Moment or duration, for the meaning of life?

Whether or not to linger on the moment

Is wisdom about making the moment the essential meaning of life, because it is the only reality, that everything else is only thought? Or is it madness, because precisely what exists only for a moment is not worth dwelling on?

Look closely at the question: is it really a choice? Making a choice requires the same investigator to formulate both terms. But this is not the case here. What sees the moment as the only reality is precisely the instantiation of the person in an elementary duration. While what does not linger is the destiny of the person, a life goal, an extension of duration. Two very different personas inside the same mind.
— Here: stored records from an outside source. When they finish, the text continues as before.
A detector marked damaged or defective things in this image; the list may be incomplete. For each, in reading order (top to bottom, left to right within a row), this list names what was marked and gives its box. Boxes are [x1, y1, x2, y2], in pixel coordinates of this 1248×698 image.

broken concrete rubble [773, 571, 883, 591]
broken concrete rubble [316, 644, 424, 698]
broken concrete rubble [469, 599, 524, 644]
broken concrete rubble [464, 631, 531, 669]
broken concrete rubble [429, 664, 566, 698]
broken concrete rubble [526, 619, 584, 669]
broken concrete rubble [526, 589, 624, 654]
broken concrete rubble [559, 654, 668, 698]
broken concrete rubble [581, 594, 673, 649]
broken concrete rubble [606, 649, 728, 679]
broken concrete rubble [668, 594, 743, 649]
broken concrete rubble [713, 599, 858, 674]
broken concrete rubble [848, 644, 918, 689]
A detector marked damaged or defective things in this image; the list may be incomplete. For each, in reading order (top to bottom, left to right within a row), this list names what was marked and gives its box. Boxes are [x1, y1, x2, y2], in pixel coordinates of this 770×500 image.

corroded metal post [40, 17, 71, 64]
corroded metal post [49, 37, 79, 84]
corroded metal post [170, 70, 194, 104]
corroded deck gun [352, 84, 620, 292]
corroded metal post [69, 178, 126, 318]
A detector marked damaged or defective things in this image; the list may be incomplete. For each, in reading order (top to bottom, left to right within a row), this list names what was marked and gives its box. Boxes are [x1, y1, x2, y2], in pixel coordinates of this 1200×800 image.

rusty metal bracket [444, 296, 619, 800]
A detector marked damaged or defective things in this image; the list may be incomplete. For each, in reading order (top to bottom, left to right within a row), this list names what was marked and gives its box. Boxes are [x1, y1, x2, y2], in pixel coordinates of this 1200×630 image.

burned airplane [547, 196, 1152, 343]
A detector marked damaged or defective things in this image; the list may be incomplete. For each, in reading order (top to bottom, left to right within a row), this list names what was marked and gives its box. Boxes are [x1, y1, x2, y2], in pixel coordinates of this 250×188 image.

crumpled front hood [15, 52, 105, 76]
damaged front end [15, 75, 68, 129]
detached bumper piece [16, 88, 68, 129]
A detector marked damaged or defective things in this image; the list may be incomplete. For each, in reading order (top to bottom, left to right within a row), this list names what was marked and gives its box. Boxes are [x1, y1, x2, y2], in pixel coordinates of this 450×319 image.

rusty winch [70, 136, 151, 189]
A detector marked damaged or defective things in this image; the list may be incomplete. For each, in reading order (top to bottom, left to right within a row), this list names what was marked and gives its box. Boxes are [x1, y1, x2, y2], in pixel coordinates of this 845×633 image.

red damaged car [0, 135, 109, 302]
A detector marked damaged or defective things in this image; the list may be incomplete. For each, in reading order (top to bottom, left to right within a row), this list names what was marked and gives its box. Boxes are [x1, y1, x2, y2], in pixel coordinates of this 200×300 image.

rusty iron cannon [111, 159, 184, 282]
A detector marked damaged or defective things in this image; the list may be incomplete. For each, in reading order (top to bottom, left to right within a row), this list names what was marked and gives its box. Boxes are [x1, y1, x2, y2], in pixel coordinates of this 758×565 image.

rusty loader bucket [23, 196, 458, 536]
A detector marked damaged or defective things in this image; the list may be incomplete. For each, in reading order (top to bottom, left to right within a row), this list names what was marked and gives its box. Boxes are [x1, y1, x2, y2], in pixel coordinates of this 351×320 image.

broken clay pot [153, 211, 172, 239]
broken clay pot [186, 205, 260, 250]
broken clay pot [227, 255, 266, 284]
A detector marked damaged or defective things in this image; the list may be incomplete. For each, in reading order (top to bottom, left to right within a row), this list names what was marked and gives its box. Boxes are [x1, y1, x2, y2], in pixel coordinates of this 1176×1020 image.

Different and yet not foreign. What connects them? They do not belong to the same level of reality, any more than the cloud of quarks and electrons belongs to the same level of reality as the atom. The electronic moment is a tiny part of atomic eternity. Existences with profoundly different and yet indissoluble dimensions.

Don’t shrink

There is no choice in the indissoluble. The importance of the moment vs the duration is not a problem posed from the outside. What answers, in the mind, is its instantiation or duration. Neither agrees to reduce itself to the other. To force them to do so would be a spiritual mutilation. But does this imply that they are equivalent?

Not. Your impression is probably similar to mine: I cannot put my destiny on an equal footing with my moments of life. The first, surimposed on the second, is superior to them. But does not exist without them. Does not replace them. The relationship of destiny with moments is that of the driver with his vehicle; he will hardly advance if he pays no attention to the good condition of the cogs, to the quality of the moments. There are prophets so transfigured by their mission that they resolutely neglect their bodily health, to the point of making every moment of life a suffering that they simply ignore. The two levels of reality become the magnificence of the ideal and the crucifixion of the flesh. Why split so much something unique: oneself? Are contrasts so hard to find around you? If you think so, read Sobriety to taste all the scents of the world.

A wandering mind

It is difficult to locate in us the self and its desires. Because it walks on different levels of our mind. The self fluctuates with irregular contents, depending on the environment and our physical state. The physical takes precedence. The mind can escape when it is well, its vital necessities satisfied. This observation applies to every mental level, from the crude to the elaborate: first organize our raw needs and a world often reluctant to do so. When the solution seems sustainable, our attention is focused on more sophisticated and distant desires. The self takes on a temporal scope, because ‘distant’ concerns both the past and the future, connects them. The rewards also take on another dimension. Which do not make disappear the small satisfactions of the moment. Which thicken them.

When the work succeeds and magnifies the small daily steps, the pleasure becomes timeless rather than attached to the moment. All our spiritual levels enjoy together instead of wondering who it is today’s turn to.

Protect the meaning of life from the ravages of time? It is either to shrink it at the moment, even before time has been able to intervene. Or to free it radically, by extending our identity to make it encompass time, by a timeless work.

In both cases life does without its opposite. Death no longer has meaning, neither within the moment nor for a timeless identity. Welcome to the eternal.

The weight of the immeasurable

Between these radical postures, however, death continues to eat away at the thoughts of most of us. Who are we? Too old to convince us that only the moment counts, we have worked to expand our temporal identity. We are a story and not just one of its instantiations. But this story has not (yet) managed to get out of the passing of time. Unfinished work or not sufficiently magnified. Maybe because we have been too fond of the eyes of others? But also because the universe is overwhelming. Which work stands up to its incommensurability?

Death is that, in the end: the weight of the immeasurable. The difficulty of being fetu, when existing is whole. Life is a conflict. Those who, at the moment of death, think they have solved it… have actually finished their living.